Task instructions ->
1 > Reproduce everything from "Our minimum wage" down to "national minimum wage." in the minimum wage article, changing "employers" to "businesses".
2 > Name every football club that the minimum wage article lists among the organizations named by the government.
3 > Resume the minimum wage article after its final sentence and carry it forward.

*** Opening of Supplied text ***

Other organisations named by the government included Sheffield United, Oldham Athletic, Crewe, Charlton Athletic, and Portsmouth football clubs, as well as The Body Shop International, Worcestershire Cricket Club, and Enterprise Rent A Car.

Almost half of employers named wrongly deducted pay from workers’ wages, including for uniforms and expenses, while 30% failed to pay workers for all the time they had worked, such as when they worked overtime, and 19% paid the incorrect apprenticeship rate.

Business minister Paul Scully said:

Our minimum wage laws are there to ensure a fair day’s work gets a fair day’s pay. It is unacceptable for any company to come up short. All employers, including those on this list, need to pay workers properly.

“Difficult times”

Low Pay Commission chairman Bryan Sanderson said:

These are very difficult times for all workers, particularly those on low pay who are often undertaking critical tasks in a variety of key sectors including care. The minimum wage provides a crucial level of support and compliance is essential for the benefit of both the recipients and our society as a whole.

A total of 2,300 employers have been named since the current scheme was introduced in 2014. Shadow employment rights and protections secretary Andy McDonald said:

The Government isn’t doing nearly enough to crack down on companies who pay under the national minimum wage.

*** Close of Supplied text ***
*** Opening of Given data ***

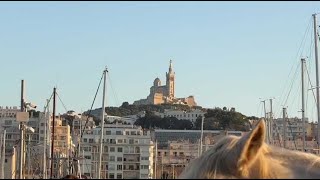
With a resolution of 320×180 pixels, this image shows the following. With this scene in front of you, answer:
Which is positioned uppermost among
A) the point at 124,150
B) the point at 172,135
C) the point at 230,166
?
the point at 172,135

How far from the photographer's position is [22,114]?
52.3 feet

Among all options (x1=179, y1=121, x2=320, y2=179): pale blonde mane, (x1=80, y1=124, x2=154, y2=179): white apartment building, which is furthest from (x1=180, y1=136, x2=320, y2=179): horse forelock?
(x1=80, y1=124, x2=154, y2=179): white apartment building

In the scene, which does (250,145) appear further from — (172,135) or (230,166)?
(172,135)

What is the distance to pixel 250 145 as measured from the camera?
3.13m

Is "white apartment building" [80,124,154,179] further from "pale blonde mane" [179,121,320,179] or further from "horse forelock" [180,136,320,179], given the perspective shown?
"pale blonde mane" [179,121,320,179]

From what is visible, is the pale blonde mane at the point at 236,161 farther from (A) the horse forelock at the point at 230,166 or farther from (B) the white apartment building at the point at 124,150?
(B) the white apartment building at the point at 124,150

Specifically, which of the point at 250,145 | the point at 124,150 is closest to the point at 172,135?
the point at 124,150

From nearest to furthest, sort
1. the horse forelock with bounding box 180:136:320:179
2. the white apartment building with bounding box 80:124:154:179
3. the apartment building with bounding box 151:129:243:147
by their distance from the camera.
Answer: the horse forelock with bounding box 180:136:320:179
the white apartment building with bounding box 80:124:154:179
the apartment building with bounding box 151:129:243:147

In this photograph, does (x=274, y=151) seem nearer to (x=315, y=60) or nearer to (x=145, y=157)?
(x=315, y=60)

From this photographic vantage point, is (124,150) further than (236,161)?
Yes

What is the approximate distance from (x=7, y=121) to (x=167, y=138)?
40.5 meters

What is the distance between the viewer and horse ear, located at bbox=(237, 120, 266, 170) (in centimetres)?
308

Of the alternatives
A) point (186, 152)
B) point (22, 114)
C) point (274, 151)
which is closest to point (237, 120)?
point (186, 152)

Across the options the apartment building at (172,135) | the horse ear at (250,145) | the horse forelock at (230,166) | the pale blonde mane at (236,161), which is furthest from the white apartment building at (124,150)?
the horse ear at (250,145)
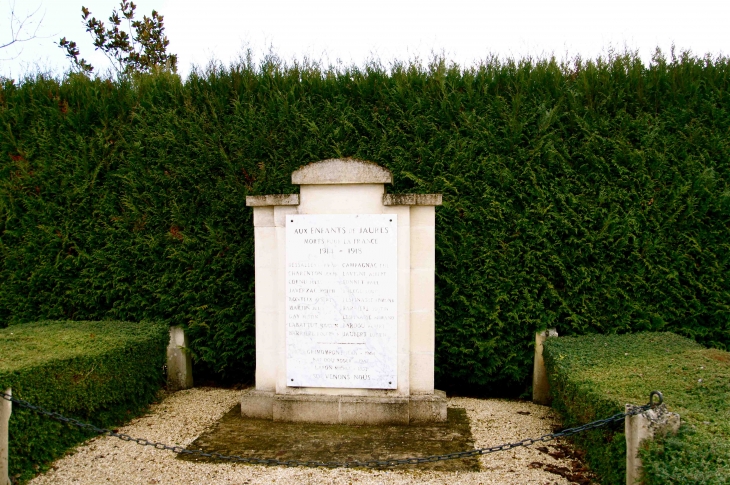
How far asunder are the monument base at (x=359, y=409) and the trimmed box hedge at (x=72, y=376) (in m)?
1.57

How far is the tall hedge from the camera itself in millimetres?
6219

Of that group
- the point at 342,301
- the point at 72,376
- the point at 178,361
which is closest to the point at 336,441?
the point at 342,301

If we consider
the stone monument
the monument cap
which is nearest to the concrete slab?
the stone monument

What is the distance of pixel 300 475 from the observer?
13.8 feet

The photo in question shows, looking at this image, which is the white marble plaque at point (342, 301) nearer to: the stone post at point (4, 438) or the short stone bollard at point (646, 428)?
the stone post at point (4, 438)

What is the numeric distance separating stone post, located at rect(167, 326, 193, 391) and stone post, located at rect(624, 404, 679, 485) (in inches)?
207

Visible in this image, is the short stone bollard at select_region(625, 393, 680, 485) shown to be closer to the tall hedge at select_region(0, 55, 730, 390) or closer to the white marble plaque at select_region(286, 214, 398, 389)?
the white marble plaque at select_region(286, 214, 398, 389)

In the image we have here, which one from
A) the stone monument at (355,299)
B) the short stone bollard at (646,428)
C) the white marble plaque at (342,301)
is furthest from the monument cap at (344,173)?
the short stone bollard at (646,428)

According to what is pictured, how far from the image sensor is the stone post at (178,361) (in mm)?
6883

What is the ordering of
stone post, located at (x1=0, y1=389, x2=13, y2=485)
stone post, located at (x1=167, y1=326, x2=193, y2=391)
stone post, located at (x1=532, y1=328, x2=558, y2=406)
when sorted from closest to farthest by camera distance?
stone post, located at (x1=0, y1=389, x2=13, y2=485)
stone post, located at (x1=532, y1=328, x2=558, y2=406)
stone post, located at (x1=167, y1=326, x2=193, y2=391)

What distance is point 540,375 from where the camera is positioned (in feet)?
20.9

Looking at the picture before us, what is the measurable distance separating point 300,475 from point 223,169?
3886mm

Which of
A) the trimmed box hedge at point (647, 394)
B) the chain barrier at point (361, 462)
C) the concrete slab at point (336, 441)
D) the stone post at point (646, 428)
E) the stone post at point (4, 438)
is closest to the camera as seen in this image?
the trimmed box hedge at point (647, 394)

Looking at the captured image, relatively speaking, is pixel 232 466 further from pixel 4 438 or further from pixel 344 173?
pixel 344 173
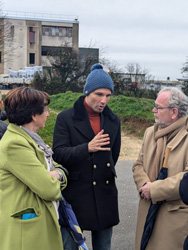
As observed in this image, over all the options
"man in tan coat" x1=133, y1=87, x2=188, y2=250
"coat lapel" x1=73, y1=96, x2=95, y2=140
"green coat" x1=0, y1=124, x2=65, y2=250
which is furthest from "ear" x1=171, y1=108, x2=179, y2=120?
"green coat" x1=0, y1=124, x2=65, y2=250

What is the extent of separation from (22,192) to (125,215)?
3.15m

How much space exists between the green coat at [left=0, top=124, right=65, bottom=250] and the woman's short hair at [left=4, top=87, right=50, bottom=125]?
11 cm

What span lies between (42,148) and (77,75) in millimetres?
25832

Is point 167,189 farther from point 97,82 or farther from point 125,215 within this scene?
point 125,215

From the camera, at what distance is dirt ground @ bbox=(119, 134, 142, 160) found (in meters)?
9.30

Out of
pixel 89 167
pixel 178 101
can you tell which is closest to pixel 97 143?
pixel 89 167

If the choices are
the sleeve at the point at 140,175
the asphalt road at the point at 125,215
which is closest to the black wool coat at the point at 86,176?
the sleeve at the point at 140,175

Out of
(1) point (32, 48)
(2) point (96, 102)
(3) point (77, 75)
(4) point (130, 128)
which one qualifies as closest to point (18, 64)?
(1) point (32, 48)

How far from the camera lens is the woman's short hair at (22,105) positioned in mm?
2428

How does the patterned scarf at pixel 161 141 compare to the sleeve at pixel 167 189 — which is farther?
the patterned scarf at pixel 161 141

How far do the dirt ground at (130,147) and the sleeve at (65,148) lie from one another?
20.1 ft

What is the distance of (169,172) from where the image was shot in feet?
9.68

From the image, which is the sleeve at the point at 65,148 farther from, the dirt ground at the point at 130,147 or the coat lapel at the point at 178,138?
the dirt ground at the point at 130,147

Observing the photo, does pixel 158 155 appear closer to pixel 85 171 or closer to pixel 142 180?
pixel 142 180
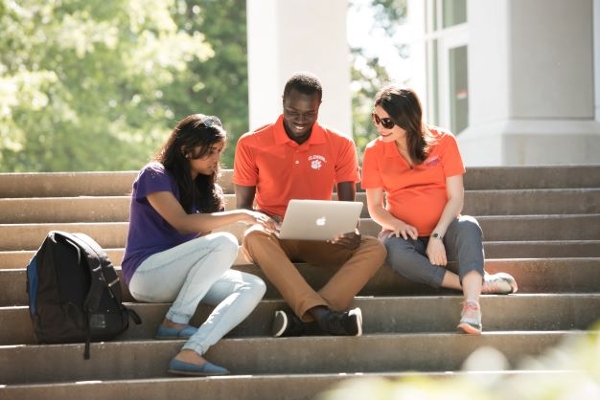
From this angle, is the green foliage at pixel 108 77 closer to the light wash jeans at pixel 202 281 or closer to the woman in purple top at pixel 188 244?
the woman in purple top at pixel 188 244

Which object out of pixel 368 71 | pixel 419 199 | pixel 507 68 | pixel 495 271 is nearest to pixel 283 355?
pixel 419 199

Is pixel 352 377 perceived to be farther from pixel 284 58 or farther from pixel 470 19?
pixel 470 19

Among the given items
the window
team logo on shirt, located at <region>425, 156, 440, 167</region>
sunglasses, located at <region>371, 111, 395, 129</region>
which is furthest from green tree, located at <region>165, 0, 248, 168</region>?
sunglasses, located at <region>371, 111, 395, 129</region>

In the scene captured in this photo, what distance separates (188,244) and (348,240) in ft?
2.69

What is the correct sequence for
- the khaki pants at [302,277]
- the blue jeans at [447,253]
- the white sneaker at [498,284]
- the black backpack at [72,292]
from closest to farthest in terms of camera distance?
the black backpack at [72,292], the khaki pants at [302,277], the blue jeans at [447,253], the white sneaker at [498,284]

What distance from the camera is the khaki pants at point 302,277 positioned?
19.0ft

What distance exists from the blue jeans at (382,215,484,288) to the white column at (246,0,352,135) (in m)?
4.55

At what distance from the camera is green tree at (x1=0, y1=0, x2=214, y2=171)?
1939 cm

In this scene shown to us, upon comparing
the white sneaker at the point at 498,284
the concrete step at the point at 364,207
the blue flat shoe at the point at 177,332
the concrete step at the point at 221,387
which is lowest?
the concrete step at the point at 221,387

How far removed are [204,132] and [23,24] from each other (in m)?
13.9

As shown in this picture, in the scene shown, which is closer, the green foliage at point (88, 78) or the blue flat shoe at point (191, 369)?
the blue flat shoe at point (191, 369)

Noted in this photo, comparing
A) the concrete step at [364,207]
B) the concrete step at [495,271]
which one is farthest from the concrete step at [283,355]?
the concrete step at [364,207]

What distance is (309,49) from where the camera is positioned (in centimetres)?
1080

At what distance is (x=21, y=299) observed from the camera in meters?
6.37
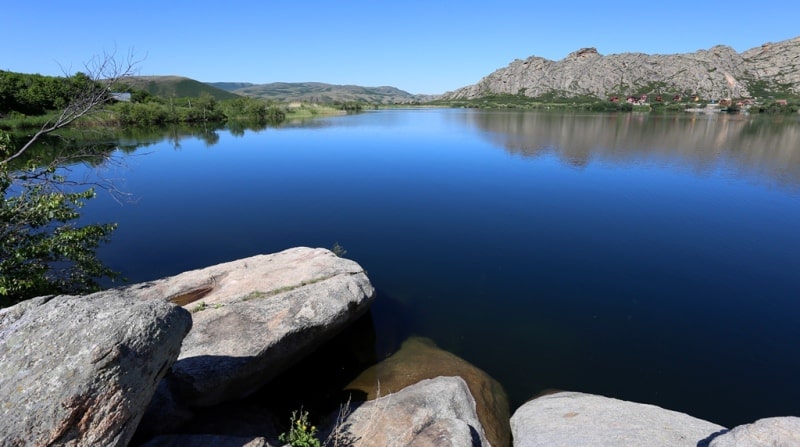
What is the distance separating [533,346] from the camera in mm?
17688

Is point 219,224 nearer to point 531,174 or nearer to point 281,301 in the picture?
point 281,301

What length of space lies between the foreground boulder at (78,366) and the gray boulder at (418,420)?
16.2ft

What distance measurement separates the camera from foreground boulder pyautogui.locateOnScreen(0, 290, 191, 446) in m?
5.86

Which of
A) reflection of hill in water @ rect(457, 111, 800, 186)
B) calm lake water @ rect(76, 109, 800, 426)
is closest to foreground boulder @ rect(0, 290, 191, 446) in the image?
calm lake water @ rect(76, 109, 800, 426)

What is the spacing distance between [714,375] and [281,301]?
58.1 ft

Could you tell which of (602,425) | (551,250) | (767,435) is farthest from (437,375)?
(551,250)

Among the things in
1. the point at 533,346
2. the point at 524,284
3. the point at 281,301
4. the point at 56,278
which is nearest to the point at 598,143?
the point at 524,284

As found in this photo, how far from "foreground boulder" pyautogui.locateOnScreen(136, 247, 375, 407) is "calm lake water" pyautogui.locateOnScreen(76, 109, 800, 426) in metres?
3.78

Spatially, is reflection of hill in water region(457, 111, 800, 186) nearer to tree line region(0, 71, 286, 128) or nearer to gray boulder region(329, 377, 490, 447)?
gray boulder region(329, 377, 490, 447)

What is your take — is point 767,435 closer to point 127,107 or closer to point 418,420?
point 418,420

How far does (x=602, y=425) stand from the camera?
11.5 metres

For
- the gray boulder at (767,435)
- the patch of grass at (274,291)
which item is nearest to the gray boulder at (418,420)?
the patch of grass at (274,291)

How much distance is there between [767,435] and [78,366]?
13.2 metres

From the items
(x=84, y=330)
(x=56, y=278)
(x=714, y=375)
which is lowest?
(x=714, y=375)
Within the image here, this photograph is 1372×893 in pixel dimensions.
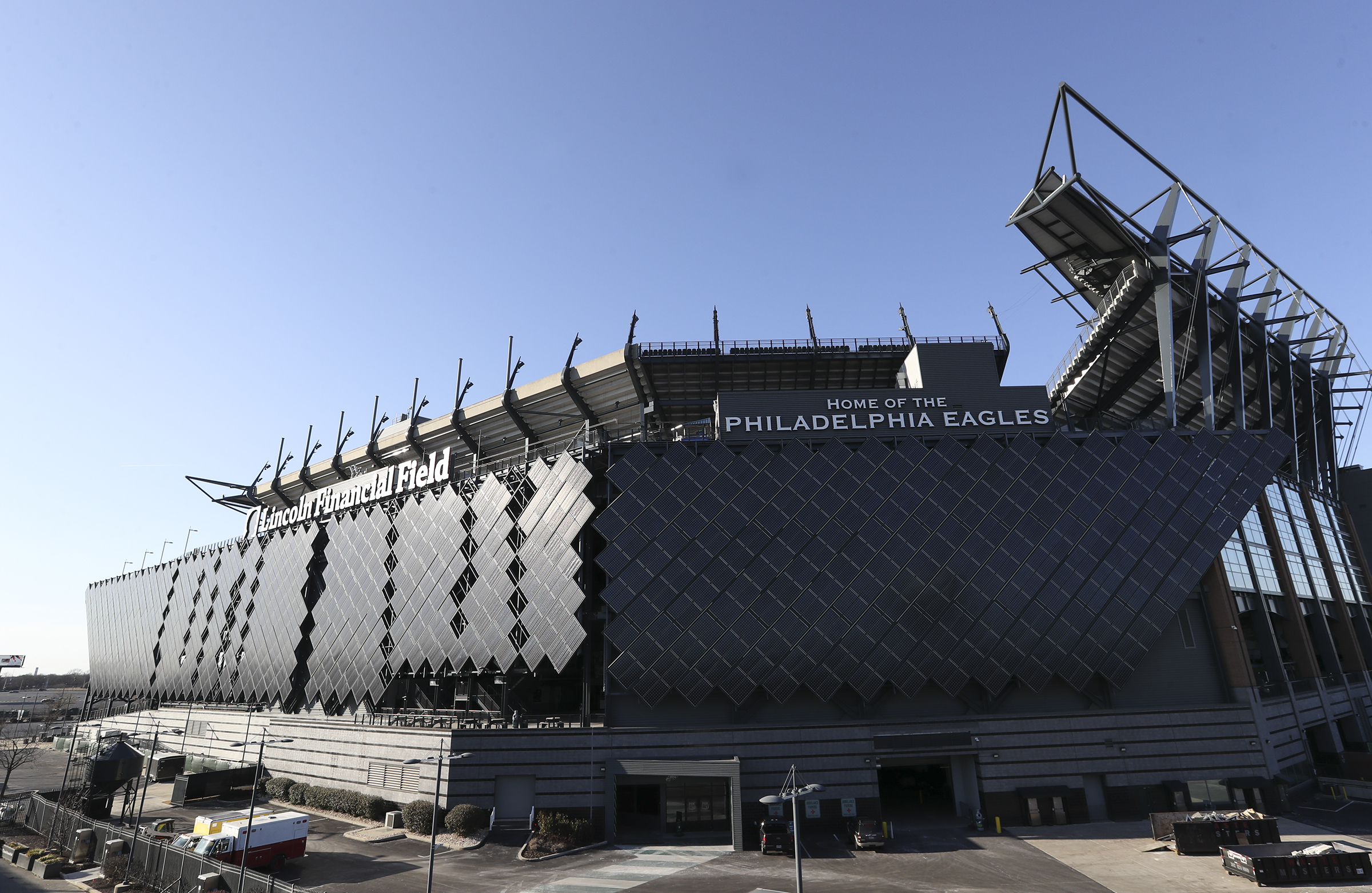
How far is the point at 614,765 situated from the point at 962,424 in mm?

*** Close of Given data ***

Answers provided ->
1 >
Our minimum wage laws are there to ensure a fair day’s work gets a fair day’s pay. It is unacceptable for any company to come up short. All businesses, including those on this list, need to pay workers properly.

“Difficult times”

Low Pay Commission chairman Bryan Sanderson said:

These are very difficult times for all workers, particularly those on low pay who are often undertaking critical tasks in a variety of key sectors including care. The minimum wage provides a crucial level of support and compliance is essential for the benefit of both the recipients and our society as a whole.

A total of 2,300 businesses have been named since the current scheme was introduced in 2014. Shadow employment rights and protections secretary Andy McDonald said:

The Government isn’t doing nearly enough to crack down on companies who pay under the national minimum wage.

2 > Sheffield United, Oldham Athletic, Crewe, Charlton Athletic, Portsmouth

3 >
Just six employers have been prosecuted for paying employees less than the minimum wage in the last six years despite more than 6,500 breaches having been found.

Laws protecting workers aren’t worth the paper they are written on if they are not enforced, but weak employment rights and a lack of enforcement action leaves too many working people vulnerable to this exploitation.

TUC head of economics Kate Bell said:

Minimum wage workers have been at the heart of the pandemic, and deserve a decent wage of at least £10 an hour.

But these cases show many workers aren’t even being paid the legal minimum, with household name employers flouting their responsibility to properly pay staff, and they are likely to be just the tip of an underpayment iceberg.

Government should step up inspections to catch every employer that underpays staff.